- What the exercise asks -
Exactly and without additions, transcribe the line that contains "United States, site lebec_CA-28." and every line after it in the data.
-- Task inputs follows --
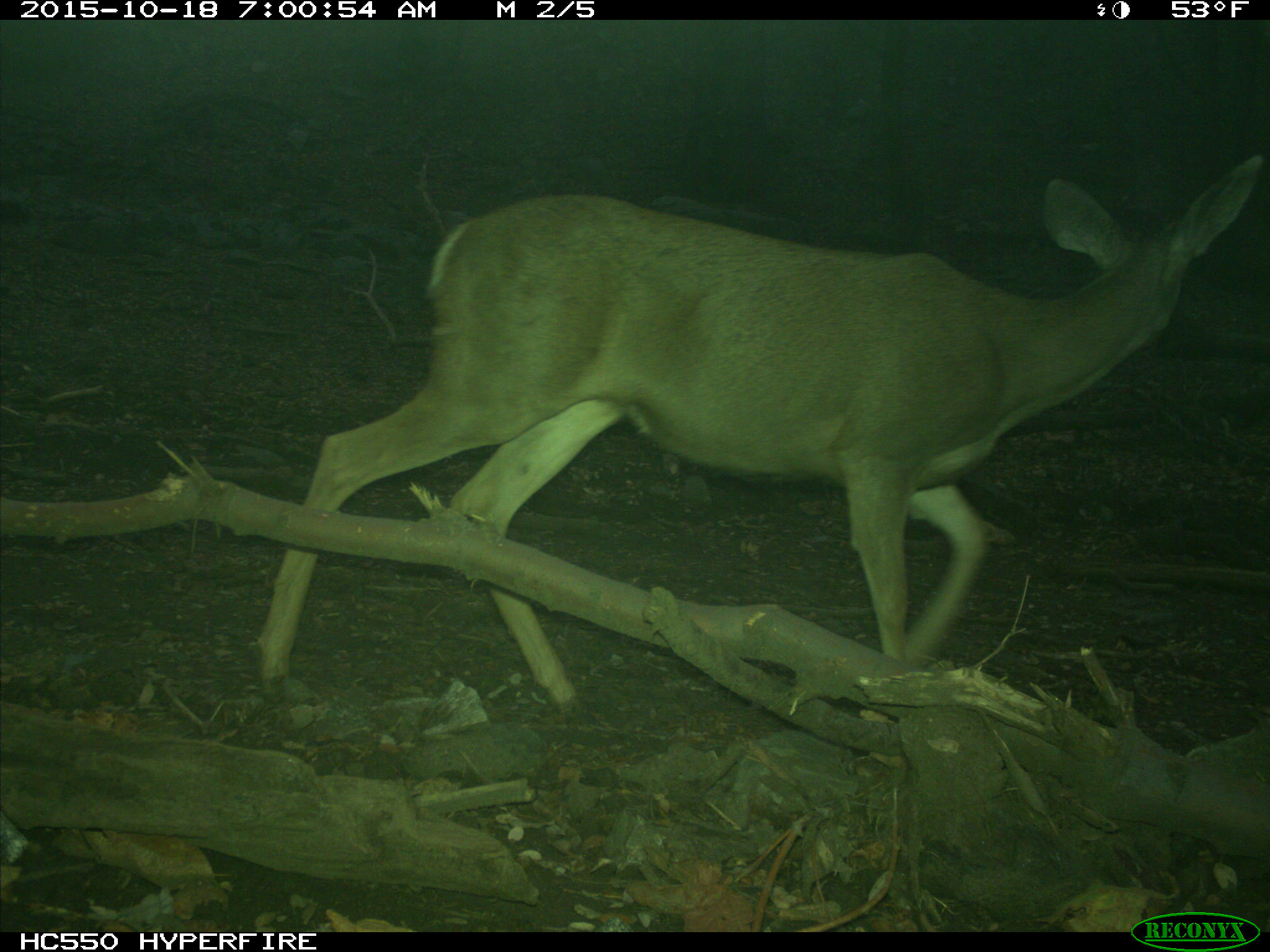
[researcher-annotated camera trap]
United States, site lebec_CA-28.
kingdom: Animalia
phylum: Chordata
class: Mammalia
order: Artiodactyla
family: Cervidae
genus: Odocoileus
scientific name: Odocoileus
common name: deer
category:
-- Task inputs concluded --
- Solution for this exercise -
United States, site lebec_CA-28.
kingdom: Animalia
phylum: Chordata
class: Mammalia
order: Artiodactyla
family: Cervidae
genus: Odocoileus
scientific name: Odocoileus
common name: deer
category:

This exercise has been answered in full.